Bir teşekkür de tur rehberimiz 'Büşra Yurtyapan'a. Genç, dinamik ve uyumlu bir rehberdi. Genelde yabancılara rehberlik yapıyor ancak türk turlarında denk gelirseniz keyifli olacaktır. 🌿
Bu seyahatin 3 bölgesine de bir şarkı bırakacağım.
Halkidiki:
Öncelikle şarkısı 'Anavis Foties'i şöyle bırakıyorum. Şarkıyla bölüm bölüm okumanız her yazım gibi tavsiye olur.
Turun ilk bölümü Kavala- Selanik ve Halkidiki içeriyor. Kahvaltı yapmak ve kurabiye almak için hem giderken hem dönüşte uğradığımız Kavala yolu üzerinde benzinliğin yanında 'Anastasia'nın Yeri' -Kavala dahil tereyağlı kurabiyelerini deneyerek yazıyorum bu yazıyı. Müthiş!
____________________
Yapılacak İş: Kaynak metnin tamamını hiçbir değişiklik yapmadan alıntılayın. Kayıtların kaynak metinle herhangi bir ilgisi yoktur.
____________________
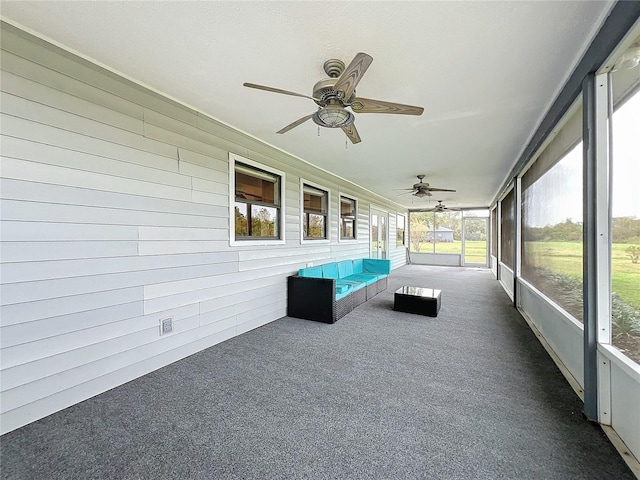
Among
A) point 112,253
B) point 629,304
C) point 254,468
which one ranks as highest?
point 112,253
____________________
Yazılı Çözüm:
Bir teşekkür de tur rehberimiz 'Büşra Yurtyapan'a. Genç, dinamik ve uyumlu bir rehberdi. Genelde yabancılara rehberlik yapıyor ancak türk turlarında denk gelirseniz keyifli olacaktır. 🌿
Bu seyahatin 3 bölgesine de bir şarkı bırakacağım.
Halkidiki:
Öncelikle şarkısı 'Anavis Foties'i şöyle bırakıyorum. Şarkıyla bölüm bölüm okumanız her yazım gibi tavsiye olur.
Turun ilk bölümü Kavala- Selanik ve Halkidiki içeriyor. Kahvaltı yapmak ve kurabiye almak için hem giderken hem dönüşte uğradığımız Kavala yolu üzerinde benzinliğin yanında 'Anastasia'nın Yeri' -Kavala dahil tereyağlı kurabiyelerini deneyerek yazıyorum bu yazıyı. Müthiş!